I dont have any. May be that’s why I am unhappy? I ought to work on this. In fact the key takeaway of this post for me would be to go and attempt to fix my relationships. Of course it will start with an investigation on why I dont have these in the first place. And then go about fixing them.
More eventually.
But, the friends will tell me (as they already do) to stop taking things seriously, remove the burden from head, lower expectations from self and get laid. Lol! What else do you expect from them? :). I love em!
Family
I am forced to put an “all is well.” facade. Because I cant tell them that I am not happy. Thing is, I dont know how to tell them that things are not alright. I mean I dont even know what is not right. If I knew, I would fix it. No?

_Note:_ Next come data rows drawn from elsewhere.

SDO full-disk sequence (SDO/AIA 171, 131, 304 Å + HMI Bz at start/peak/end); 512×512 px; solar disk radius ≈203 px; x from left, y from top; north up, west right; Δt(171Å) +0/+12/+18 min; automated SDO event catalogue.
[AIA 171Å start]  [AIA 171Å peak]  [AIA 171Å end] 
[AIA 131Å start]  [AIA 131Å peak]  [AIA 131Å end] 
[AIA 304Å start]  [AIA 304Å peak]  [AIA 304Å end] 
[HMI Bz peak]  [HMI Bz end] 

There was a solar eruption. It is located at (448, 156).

The sad bit is that I have had the most brilliant opportunity to have born in such a supportive family and it sucks to not make them aware. We are in this together. Thats the closest to we that we would ever be. Everything else is me. I. Ego. Ahamkaar. Etc.
But I cant. I dont know what to tell them.
And no, I dont want to hide things either. Thus this blog – helps me pour the heart out. Allow me to feel good about publishing something – if not a piece of fiction, account of shit in my head.
So, if they knew, my family would tell me to do things that make me happy and if there is absence of that spark in life, they’d ask me to come back and take it easy,
Random Bystander on the Internet
To a random bystander on the Internet, I will be a dark, bald, middle-aged man that cribs a lot about problems that are not unique to him. He needs to see a shrink, get treated for depression and top of it all, get laid. And then, get a life.
They would tell me to.. wait. They will not tell me anything. I am not a celeb. And whatever little trolls that I get, I ignore them.
You?
Whoever you are, if you are reading this, tell me what is your evaluation of who I am. My entire life is like an open book. Divided between this blog, my twitter handle, my LinkedIn profile and the Facebook page you have access to everything – what I think of, my opinions and my deepest, darkest thoughts, am ambitions, my fears and everything else that makes a man, man.
Me!
The last and probably most important vantage point. Mine. My perspective. On me. As unbiased as it could be.
I dont have to do the evaluation thingy here. I know what I am and who I am. I’d just tell myself to get some patience, buckle up and continue doing what I’ve been doing. And most importantly, remind myself that this too shall pass.
***
So, now that I’ve exhausted these vantage points, am I closer to an answer? Damned I am not.
Do I feel good about who I am and how I spend the day. No I dont.
Is the dopamine going through my blood faster? No!
Do I see meaning in what I do? Who I am? Where I am? No!
Am I little less lonely? No I am not. In fact I think I am so lonesome that I can die. I mean it. There are friends, there’s family and there are tons of people around me. But the one that I want to be with, I dont have her around me. I miss her. I crave for her. Or may be its just the thought of her that I sort of miss? May be. May be not.
Ok. enough.
That’s it for this post. Do write in if you happen to read this. You know my email address.
Over and out.
P.S.: I am not sure if I am depressed. Over times I’ve used the term loosely but this time things may be real. Need to see a doc and figure out. Once I am back.